Metal Gear series creator and game director Hideo Kojima took to Twitter in September to defend the character.

Personally, I believe it was the right call to only give gamers an audio sample of the attack. It’s better to leave this one up to our imaginations rather than witness the sexual assault using today’s gorgeous and realistic graphics. What about you? Sound off in the comments below.

For more geek news follow Justin on Twitter @Edgyarmo.

    • On the one hand, I don’t like the idea of this at all because there are inevitably those who would hear that scene and get off on it. Rape is a volatile subject to begin with, and its use in entertainment is rarely handled well. On the other hand, violence (and in this case, sexual violence) can be a powerful storytelling tool if used the right way.
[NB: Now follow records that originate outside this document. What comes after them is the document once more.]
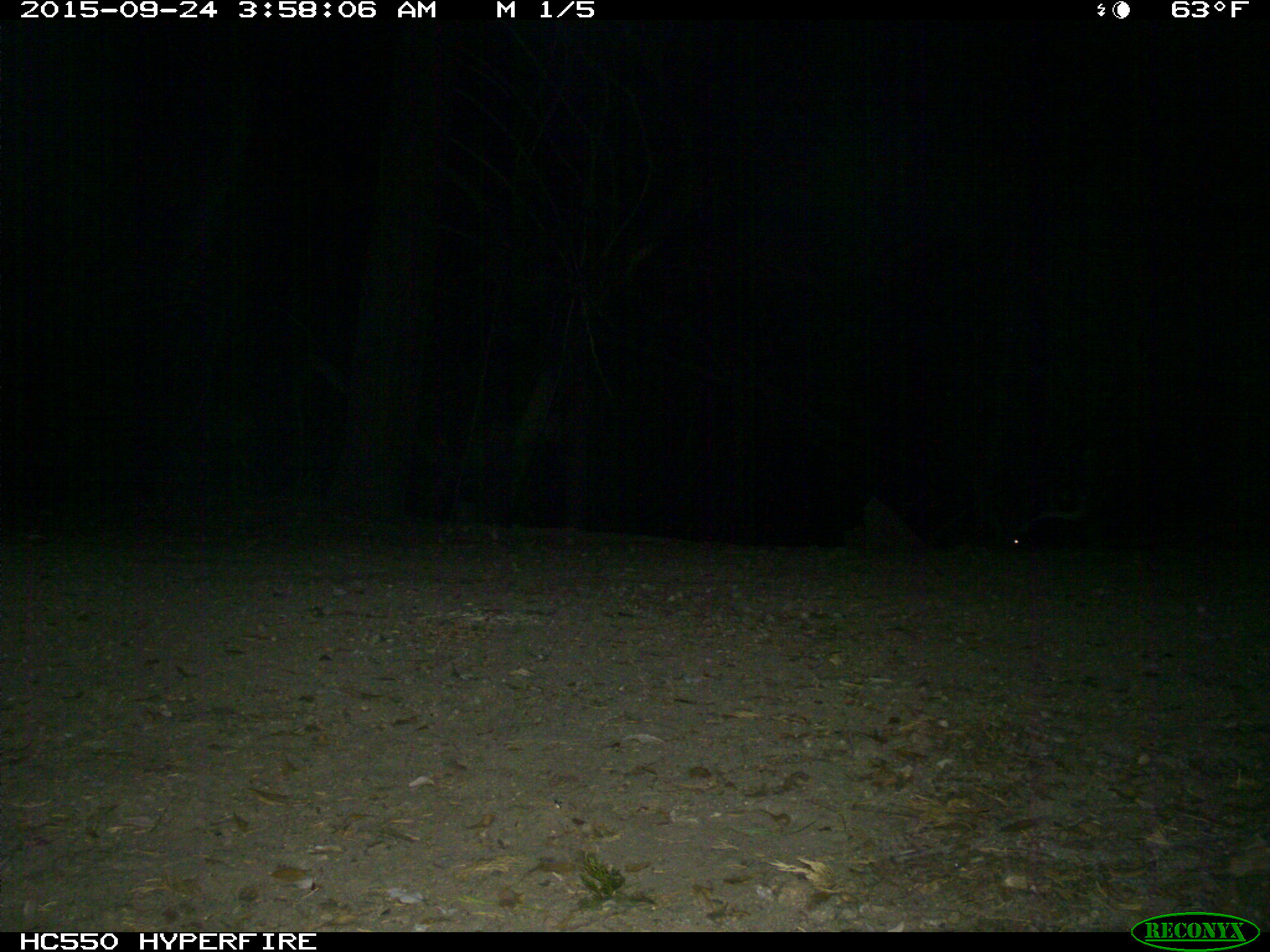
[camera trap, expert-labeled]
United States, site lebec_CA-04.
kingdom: Animalia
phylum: Chordata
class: Mammalia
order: Carnivora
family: Mephitidae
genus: Mephitis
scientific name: Mephitis mephitis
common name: striped skunk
      In the end, though, I feel like I’d need to see/hear the scene in order to understand the context of using it in MGS. It’s hard to critique their decision without context, although it could also be argued that there’s no justification for it at all.

    • Stephen Janes

      I’ll reserve any judgment, concerns or complaints until I play the game. However, I do feel that sexual assault is a very sensitive subject to say the least, and I personally don’t feel it should be in entertainment media, but it doesn’t overly offend me, either.